[b]Odpowiada Katarzyna Dulewicz, radca prawny, partner w CMS Cameron McKenna:[/b]

Zasadniczo tak, ale tylko jeśli oddział zatrudnia powyżej 20 osób. [link=http://aktyprawne.rp.pl/aktyprawne/akty/akt.spr?id=169524]Ustawę z 13 marca 2003 r. o szczególnych zasadach rozwiązywania z pracownikami stosunków pracy z przyczyn niedotyczących pracowników[/link] (tzw. o zwolnieniach grupowych) stosuje się też do oddziałów utworzonych w Polsce. Oddział nie jest co prawda podmiotem odrębnym od spółki matki, ale w stosunkach pracy może być odrębnym pracodawcą. Należy sprawdzić, czy z uchwały o powstaniu oddziału wynika, że może on samodzielnie zatrudniać pracowników.

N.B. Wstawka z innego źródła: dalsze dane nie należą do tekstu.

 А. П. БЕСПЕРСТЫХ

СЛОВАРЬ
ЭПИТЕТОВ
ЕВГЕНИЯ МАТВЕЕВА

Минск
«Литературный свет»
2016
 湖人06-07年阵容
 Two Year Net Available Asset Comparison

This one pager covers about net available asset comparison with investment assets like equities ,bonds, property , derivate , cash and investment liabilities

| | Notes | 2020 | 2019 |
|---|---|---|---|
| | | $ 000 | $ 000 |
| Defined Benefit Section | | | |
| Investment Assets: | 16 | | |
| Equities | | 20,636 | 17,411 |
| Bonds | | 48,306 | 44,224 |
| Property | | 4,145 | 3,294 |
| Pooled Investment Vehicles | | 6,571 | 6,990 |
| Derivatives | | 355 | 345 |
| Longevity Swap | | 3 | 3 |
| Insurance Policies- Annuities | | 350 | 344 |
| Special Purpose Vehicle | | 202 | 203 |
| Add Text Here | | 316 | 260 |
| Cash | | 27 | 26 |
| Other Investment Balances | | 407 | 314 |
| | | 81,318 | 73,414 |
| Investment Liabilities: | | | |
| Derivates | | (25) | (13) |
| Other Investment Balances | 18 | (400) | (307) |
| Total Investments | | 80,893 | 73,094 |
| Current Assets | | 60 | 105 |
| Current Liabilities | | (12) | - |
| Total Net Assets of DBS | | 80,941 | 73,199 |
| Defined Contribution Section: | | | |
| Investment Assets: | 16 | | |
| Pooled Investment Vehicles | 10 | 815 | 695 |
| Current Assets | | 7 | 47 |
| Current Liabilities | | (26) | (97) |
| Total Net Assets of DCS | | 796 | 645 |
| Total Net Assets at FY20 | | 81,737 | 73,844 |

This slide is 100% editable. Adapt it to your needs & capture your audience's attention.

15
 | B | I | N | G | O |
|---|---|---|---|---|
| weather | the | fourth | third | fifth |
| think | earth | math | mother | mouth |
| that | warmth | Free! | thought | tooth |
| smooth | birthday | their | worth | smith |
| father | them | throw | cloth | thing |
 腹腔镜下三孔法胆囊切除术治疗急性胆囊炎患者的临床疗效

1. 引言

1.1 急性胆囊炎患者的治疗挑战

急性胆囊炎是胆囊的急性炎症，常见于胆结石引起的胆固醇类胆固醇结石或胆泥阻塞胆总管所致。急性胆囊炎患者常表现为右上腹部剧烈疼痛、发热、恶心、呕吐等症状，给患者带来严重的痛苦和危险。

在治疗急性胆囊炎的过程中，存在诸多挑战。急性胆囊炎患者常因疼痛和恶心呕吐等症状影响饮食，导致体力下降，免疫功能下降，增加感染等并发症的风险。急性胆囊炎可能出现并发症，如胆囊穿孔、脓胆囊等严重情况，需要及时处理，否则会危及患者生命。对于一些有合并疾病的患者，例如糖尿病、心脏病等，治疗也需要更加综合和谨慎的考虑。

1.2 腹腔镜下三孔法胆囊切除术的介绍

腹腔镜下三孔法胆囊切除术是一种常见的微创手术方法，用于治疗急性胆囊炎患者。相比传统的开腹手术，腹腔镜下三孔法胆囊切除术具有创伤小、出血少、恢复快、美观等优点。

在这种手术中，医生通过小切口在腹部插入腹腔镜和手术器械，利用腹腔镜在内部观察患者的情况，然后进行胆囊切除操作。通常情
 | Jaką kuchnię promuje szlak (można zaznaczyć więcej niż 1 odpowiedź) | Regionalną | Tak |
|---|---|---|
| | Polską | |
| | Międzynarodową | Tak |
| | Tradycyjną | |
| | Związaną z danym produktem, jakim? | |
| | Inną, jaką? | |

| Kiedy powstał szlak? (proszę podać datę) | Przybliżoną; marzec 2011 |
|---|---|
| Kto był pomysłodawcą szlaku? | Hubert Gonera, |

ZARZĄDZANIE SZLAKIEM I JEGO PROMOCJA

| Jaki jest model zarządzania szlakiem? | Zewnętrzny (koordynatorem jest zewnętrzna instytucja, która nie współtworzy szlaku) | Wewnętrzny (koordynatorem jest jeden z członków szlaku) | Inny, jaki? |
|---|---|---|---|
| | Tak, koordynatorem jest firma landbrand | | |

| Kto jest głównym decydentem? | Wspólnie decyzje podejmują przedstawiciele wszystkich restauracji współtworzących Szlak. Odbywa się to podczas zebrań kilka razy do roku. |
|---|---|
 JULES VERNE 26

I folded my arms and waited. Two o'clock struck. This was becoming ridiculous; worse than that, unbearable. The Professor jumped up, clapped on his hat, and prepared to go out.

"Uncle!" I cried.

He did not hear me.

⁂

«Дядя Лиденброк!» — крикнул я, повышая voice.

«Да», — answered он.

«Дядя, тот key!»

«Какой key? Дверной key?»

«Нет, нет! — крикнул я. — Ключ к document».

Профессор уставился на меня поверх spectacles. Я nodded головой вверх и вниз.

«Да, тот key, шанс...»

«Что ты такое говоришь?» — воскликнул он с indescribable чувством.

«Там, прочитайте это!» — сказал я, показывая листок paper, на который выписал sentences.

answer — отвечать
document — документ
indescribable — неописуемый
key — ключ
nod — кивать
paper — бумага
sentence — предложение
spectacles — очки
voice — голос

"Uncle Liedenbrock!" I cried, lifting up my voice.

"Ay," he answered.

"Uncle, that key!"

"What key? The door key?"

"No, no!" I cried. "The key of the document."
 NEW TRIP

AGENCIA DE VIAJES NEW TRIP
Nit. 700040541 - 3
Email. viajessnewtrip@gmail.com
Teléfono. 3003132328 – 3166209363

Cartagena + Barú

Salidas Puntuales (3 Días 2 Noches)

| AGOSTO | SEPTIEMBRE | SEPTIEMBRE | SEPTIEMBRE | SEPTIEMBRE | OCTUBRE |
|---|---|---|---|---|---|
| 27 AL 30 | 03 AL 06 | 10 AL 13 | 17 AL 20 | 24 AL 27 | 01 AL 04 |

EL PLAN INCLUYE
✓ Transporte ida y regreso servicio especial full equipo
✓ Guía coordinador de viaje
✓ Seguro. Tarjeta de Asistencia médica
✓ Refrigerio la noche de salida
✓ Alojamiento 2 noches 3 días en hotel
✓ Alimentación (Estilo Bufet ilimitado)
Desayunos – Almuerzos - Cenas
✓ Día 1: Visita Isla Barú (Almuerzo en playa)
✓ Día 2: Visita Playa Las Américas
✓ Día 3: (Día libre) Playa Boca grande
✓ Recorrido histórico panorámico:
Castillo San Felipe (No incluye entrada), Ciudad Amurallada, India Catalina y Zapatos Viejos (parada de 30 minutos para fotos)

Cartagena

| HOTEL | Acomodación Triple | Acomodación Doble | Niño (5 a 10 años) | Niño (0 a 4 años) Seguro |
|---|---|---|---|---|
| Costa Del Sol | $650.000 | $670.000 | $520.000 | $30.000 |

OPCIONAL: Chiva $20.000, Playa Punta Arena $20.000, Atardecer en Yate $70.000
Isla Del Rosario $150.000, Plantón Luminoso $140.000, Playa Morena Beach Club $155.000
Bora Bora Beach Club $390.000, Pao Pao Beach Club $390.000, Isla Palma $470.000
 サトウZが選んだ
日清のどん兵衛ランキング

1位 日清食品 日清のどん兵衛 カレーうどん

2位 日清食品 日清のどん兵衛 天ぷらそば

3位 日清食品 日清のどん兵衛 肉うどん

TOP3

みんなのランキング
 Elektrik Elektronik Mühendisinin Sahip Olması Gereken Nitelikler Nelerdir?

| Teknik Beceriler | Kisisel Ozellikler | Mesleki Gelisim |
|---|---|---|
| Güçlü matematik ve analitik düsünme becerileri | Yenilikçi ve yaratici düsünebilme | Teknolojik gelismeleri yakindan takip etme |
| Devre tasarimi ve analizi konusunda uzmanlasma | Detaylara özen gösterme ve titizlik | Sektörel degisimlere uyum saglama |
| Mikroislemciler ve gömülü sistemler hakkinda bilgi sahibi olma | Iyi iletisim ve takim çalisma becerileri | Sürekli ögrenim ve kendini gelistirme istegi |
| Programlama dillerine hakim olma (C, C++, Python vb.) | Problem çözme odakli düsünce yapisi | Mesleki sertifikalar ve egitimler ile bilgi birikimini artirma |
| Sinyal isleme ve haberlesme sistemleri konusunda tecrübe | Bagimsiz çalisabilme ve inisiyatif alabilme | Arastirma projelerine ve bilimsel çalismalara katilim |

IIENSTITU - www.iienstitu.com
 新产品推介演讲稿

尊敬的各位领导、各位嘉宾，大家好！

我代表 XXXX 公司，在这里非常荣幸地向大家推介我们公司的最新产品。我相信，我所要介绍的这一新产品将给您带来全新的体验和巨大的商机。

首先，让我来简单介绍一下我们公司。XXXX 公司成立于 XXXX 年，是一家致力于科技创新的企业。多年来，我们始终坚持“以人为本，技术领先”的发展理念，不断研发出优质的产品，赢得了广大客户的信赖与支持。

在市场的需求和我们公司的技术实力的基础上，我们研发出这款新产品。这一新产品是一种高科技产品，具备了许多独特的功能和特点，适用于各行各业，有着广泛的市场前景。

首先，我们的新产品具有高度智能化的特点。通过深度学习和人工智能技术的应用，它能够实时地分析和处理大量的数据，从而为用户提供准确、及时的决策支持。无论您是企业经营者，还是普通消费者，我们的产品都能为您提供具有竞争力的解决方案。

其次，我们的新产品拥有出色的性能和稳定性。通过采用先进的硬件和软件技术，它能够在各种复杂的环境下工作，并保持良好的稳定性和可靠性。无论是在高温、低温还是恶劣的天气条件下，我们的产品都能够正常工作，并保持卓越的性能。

Jeśli tak, to z punktu widzenia prawa pracy należy go traktować jako odrębnego pracodawcę. Jeżeli pracuje w nim powyżej 20 osób, to do jego zamykania należy stosować ustawę o zwolnieniach grupowych. Pracownicy będą więc mieli prawo do gwarantowanych przez ustawę odpraw w wysokości od jednej do trzech miesięcznych pensji. Jeśli jednak oddział zatrudnia pięć osób, to nie stosuje się tej ustawy, nawet gdy zagraniczna spółka zatrudnia 100 osób.

W sytuacji, w której oddział nie ma statusu odrębnego pracodawcy, zatrudniającym pracowników jest bezpośrednio spółka zagraniczna. Czy zatem kiedy będzie zamykany, należy policzyć pracowników zarówno oddziału, jak i spółki, aby stwierdzić, że zakład zatrudnia powyżej 20 osób? Jeśli oddział liczy pięć osób, a spółka matka 100, to w zależności od tego, kogo policzymy, będzie miała zastosowanie ustawa o zwolnieniach grupowych albo nie.

Moim zdaniem polska ustawa nie ma aż tak szerokiego zasięgu, żeby wliczać pracowników spółki matki zatrudnionych na podstawie umów zawartych pod rządami obcego prawa. Sprawdzając stan zatrudnienia w Polsce, należy uwzględnić tylko pracowników zatrudnionych na podstawie polskich przepisów. Co prawda nie wynika to wprost z ustawy i nie posługuje się ona pojęciem "pracodawca zatrudniający pracowników na podstawie umów zawartych pod prawem polskim", ale trudno uznać, że mówiąc o zatrudnieniu, pracodawcy i pracowniku, ma ona na myśli stosunki prawne rządzące się prawem obcym.

Do stanu zatrudnienia należy konsekwentnie zaliczyć też pracowników delegowanych poza Polskę, ale pracujących na umowach pod prawem polskim. Zasada terytorialności nie może mieć tu zastosowania.

Za braniem pod uwagę jedynie zatrudnionych w oddziale spółki przemawia także [b]dyrektywa 98/59/EC z 20 czerwca 1998 r[/b]. Nakazuje ona posługiwanie się pojęciem "zakład pracy", a nie "pracodawca", co oznacza, że mniejsze znaczenie ma to, czy oddział posiada odrębny status pracodawcy czy też nie. Oddział należy więc uznać za odrębny zakład.

Pracownicy oddziału zatrudniającego pięć osób nie mają żadnych uprawnień do konsultowania z pracodawcą jego decyzji. Gdyby zatrudniał on więcej niż 50 osób, to mogłaby powstać rada pracowników, z którą należałoby uprzednio skonsultować zamiar dokonywania zwolnień. Niezależnie od tego w związku z zastosowaniem ustawy o zwolnieniach grupowych pracownicy mieliby prawo wybrać swojego reprezentanta i dyskutować z firmą o możliwości uniknięcia lub zmniejszenia zwolnień. Konsultacje mogą trwać maksymalnie 20 dni. Potem pracodawca samodzielnie podejmuje decyzję, chyba że podpisze z pracownikami porozumienie o warunkach zwalniania.